そんなわけで、個人的に最強と感じているストレス解消法は、「自然が豊かな場所での軽い運動(できれば仲間と一緒に)」なのです。たとえば、ふだんは近所の緑地公園を20~30分ほどウォーキング or ジョギングして、休日は仲間とハイキングに出かけるというように、無理なく長く続けられるペースを習慣にしていただければ幸いです。
……といったことを申し上げると、反論をいただくことも多々あります(笑)。
「頭では分かっていても、なかなかできないんです」
「調子がすぐれない日は、外出するのもしんどいんです」
「運動なんて久しくやっていなので、少し歩いただけで身体が痛くなるんです」
「こういのうって、元気な人たちの論理なんじゃないですか」
たしかに一理ありますし、お気持ちは非常によく分かります。とくに心身のエネルギーが低下している患者さんは、一般論ではどうにもならない切実な状態におられることも事実です。
ただ、たとえば足の骨折とその後の静養生活によって低下した筋力を回復させるには歩行訓練が要されるのと同様に、心の不調や病とそれに伴う療養生活によって低下した心身の活動性を取り戻すには相応のリハビリが要されます。
リハビリは「服薬さえしていれば勝手に治る」という受動的なものではなく、無理のないペースで努力を積み重ねることでしか達成できない能動的なものです。若干キビシイ現実になるかもしれませんが、「休息期」の次には「回復期」がやってきて、受動的休養から能動的回復へのシフトチェンジが求められるのです。
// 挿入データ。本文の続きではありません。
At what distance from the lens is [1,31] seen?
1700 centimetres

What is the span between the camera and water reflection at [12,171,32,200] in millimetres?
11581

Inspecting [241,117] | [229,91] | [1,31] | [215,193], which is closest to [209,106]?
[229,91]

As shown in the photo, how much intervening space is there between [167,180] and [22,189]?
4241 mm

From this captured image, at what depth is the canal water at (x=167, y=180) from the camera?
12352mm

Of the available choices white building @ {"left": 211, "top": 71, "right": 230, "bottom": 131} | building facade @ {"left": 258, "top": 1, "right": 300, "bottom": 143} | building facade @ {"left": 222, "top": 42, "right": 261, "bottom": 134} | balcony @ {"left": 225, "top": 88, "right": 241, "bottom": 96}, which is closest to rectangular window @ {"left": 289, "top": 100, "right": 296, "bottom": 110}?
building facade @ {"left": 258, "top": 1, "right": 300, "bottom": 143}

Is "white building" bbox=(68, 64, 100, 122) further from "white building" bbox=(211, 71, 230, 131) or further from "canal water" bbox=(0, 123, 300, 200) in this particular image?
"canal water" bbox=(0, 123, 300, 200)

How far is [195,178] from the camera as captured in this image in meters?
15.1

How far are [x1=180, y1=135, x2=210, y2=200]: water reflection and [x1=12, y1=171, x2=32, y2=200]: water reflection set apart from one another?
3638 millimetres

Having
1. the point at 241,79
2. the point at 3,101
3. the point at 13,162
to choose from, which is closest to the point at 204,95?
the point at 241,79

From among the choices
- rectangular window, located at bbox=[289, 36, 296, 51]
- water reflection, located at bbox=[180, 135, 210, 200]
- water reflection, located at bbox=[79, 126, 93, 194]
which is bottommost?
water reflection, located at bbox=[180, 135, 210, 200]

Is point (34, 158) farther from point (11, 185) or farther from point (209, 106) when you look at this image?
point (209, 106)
調子がすぐれない日は外出するのもしんどいでしょう。長年の運動不足で30分のウォーキングも難しい人だっているでしょう。でも、「だから何もできない」というオール・オア・ナッシングではないはずで、5分だけ近所を歩いてみる等ならできるのではないでしょうか? これが一週間続けば、翌週は10分、翌々週は15分……という風に歩く時間を少しずつ長くしていけるでしょうし、半年後にはハイキングやジョギングだって可能になっているかもしれません。まさに「雨だれ石を穿つ」です。
「今できないことを探してきて、無理だと言って何もしない」ことは短期的には楽ですが、本当は「今できることを探してきて、無理のないペースで続行する」ことが長期的には大切です。これは行動活性化療法やアドラー心理学にも通じる考え方です。
そんなわけで、まずは初めの一歩から。私の場合は、近所の河川敷での亀のように遅いジョギングから始めました。皆さまはどんなことからなら始められそうですか?